No. Fuck off! I will take my business to a retailer who treats me with the courtesy I expect as a paying customer, not some ignorant, prejudiced jerk who is so stupid they cannot exercise the relevant discretion. I don’t do business with arseholes, and petrol retailers that treat me like a potential thief are all, without exception, arseholes.

Imagine having your bike stolen; it’s going to affect you and your family financially and emotionally. Then imagine seeing it come out of a petrol station being ridden by the person who broke into your garage. Into your home.

If the rider has had to take their helmet off then there will be CCTV of them, which the police can act on.

This is pure fantasy. I don’t know what planet this twat is living on, but it’s not the same one I am. Jesus, the stupidity just oozes out of every sentence he writes.

Enabling police officers to do their job effectively without fear of prosecution is another thing entirely.

Given that the last time I had a bike stolen the lazy fuckers couldn’t even put down their donuts long enough to look at the CCTV footage, they can do one as well.

7 Comments

  1. I don’t have a motorcycle at the moment but when I did I would just take off my helmet when asked. I broadly agree with most of what you say here but I didn’t see it as a hill worth dying on. I admire your ability to be a comudgeon about it though.

    • I usually fill up when the tank is about half empty, so it is no big deal to take my business elsewhere. I see no reason to do business with jerks.

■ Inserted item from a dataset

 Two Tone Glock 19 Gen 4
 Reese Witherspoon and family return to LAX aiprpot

  2. I used to frequent a local Green coloured retaileron my GL1800.

    They had the no helmet policy. Unbelievable they would think that a middle aged bloke on a 500kg+ motorcycle was there having stolen it…

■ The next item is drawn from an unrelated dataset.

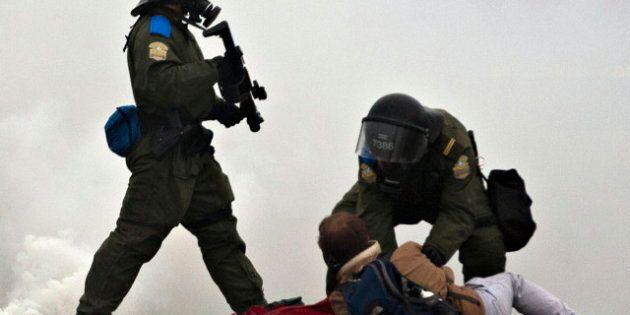 Grève étudiante: les manifestants et les policiers de la Sûreté du Québec s'affrontent à Victoriaville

    I now use Shell, who even publish a little leaflet in their shops about their support of motorcycle helmet fillups.

  3. A lot of years ago I used to work for a defence contractor. I used to ride in past the security hut every morning, and never once did they ask me to take my helmet off. Nor did anyone ever sneak in disguised as me.

  4. It’s 15 years or so since I rode a motorbike. Sometimes I used to take my helmet off, especially if I’d been riding for a while and needed a breather, but often I’d leave it on. I only had one cashier tell me I should take my helmet off but that was after I’d filled up and as I walked in to pay: “Next time take your helmet off” he said. I thought “There’s not going to be a next time”.

  5. There was a similar thing in pubs, back before the smoking ban when I worked as a relief manager. They would ask customers to take hats off so the CCTV could see them.
    I had once just started a one week relief at a pub in Lancaster and saw the barman asking an elderly gent to remove his flat cap.
    I had a word with the staff and the policy was scrapped for the week I was there

    I completely agree with everything you say about being treated as a potential criminal.
    A lot of that stuff about doing your bit and it not being much to ask, reminds me a lot about the arguments for wearing a mask during covid

    • A lot of that stuff about doing your bit and it not being much to ask, reminds me a lot about the arguments for wearing a mask during covid

      And they didn’t withstand scrutiny either.